What I never tell them–the thing that might actually give them a chance at making money quickly–is that you must prey upon the weak. Loot their greatest emotional foible–dreaming–for your own advantage. If you can find out what they want, you can capitalize on it. People have gotten “wiser” to “scams,” sure. But no matter how much their smarter, “I know better” self shouts from the depths within about the con of one’s “true purpose,” they always fall for the ruse that allows them to think there’s a chance at “success.” And success, in any time, is consistently and objectively the same: do you have money?

So no, I don’t feel remorse for preying on the bovine stupidity of the dreamers–especially when their dreams are often so quotidian (“I want to own a house,” “I want to pay for my child’s education,” etc.). As it was said in the ultimate tome on the subject, “The mistake you make, don’t you see, is in thinking one can live in a corrupt society without being corrupt oneself.” Don’t you make that mistake, too, like everyone else in my class–the ones I also don’t tell about this key piece of information for fast and efficient moneymaking. No, this is just between you and me. Because I trust you, understand? I believe in your dream. Together, we can start a new empire.

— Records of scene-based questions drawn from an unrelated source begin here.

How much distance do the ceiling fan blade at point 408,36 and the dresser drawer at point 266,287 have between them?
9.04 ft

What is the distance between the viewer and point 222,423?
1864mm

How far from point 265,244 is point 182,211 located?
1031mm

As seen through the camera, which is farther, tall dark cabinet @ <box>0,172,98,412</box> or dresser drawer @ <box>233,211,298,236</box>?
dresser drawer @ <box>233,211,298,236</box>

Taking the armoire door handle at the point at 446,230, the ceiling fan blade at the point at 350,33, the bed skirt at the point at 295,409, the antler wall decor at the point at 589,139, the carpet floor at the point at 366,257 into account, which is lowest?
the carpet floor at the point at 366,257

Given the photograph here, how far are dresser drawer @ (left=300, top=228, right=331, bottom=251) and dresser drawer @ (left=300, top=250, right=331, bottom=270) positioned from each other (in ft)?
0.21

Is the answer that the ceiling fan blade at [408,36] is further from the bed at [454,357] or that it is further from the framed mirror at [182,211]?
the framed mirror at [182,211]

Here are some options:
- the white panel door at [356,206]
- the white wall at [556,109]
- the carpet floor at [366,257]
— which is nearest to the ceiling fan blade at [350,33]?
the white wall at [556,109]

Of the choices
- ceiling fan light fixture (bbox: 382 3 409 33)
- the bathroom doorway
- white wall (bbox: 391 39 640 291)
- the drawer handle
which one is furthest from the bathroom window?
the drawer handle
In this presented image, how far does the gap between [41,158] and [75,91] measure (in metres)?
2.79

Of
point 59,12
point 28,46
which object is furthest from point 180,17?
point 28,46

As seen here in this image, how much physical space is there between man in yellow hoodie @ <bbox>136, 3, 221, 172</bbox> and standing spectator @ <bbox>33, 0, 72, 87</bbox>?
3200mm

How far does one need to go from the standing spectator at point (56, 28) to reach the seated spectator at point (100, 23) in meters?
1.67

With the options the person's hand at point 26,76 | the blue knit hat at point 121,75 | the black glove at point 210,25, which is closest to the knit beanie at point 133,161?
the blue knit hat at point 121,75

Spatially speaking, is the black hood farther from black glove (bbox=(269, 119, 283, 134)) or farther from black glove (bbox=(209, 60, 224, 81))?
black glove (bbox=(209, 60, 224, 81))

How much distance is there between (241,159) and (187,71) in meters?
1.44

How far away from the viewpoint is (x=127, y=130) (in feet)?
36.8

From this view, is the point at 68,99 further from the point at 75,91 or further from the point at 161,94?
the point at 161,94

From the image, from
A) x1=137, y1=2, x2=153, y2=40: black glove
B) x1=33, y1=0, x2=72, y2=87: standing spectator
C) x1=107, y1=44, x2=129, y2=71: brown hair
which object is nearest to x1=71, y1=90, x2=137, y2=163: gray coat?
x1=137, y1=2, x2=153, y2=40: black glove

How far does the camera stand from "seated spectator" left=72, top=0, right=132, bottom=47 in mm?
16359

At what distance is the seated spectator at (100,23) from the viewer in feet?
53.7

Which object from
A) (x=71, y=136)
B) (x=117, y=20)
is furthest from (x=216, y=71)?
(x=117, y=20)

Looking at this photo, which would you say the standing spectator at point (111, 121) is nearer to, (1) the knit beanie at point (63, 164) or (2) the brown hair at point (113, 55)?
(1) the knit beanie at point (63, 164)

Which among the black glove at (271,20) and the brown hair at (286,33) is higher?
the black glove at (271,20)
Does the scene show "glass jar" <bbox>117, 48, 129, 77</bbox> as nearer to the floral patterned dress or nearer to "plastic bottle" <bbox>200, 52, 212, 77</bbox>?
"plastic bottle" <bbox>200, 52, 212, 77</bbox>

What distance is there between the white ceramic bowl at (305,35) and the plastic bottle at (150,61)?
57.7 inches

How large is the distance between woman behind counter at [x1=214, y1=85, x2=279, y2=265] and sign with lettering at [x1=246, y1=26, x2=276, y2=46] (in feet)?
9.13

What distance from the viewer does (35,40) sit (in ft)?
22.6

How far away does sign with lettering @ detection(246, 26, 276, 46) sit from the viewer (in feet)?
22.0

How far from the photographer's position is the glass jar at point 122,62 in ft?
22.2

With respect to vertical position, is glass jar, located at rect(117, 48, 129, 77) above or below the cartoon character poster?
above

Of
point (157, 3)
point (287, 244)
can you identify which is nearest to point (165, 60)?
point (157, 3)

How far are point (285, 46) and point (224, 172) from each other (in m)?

And then, she slipped off her dress. I had said more than enough to make her feel special, conspiratorial. She was in on something with me that no one else was. I couldn’t help but allow the corner of my mouth to twitch as a substitute for a smile. She was the so-called student I had been eyeing for most of the class. In addition to the money, this seminar was also ideal for meeting people outside of my economic station. Those more eager and willing to please sexually (poor people have far more time to experiment with their genitals). I always manage to find someone worth engaging in Barbarella-style (remember Barbarella?) sex with after the course’s end. So I gave her another not yet on the market “orgasm guaranteed” pellet and rubbed myself against her. She stood with her back on what I imagined was the freezing floor to ceiling glass window of my bedroom, breathing heavily but never making a sound. In effect, the very sentence that poetically captures how to increase one’s wealth.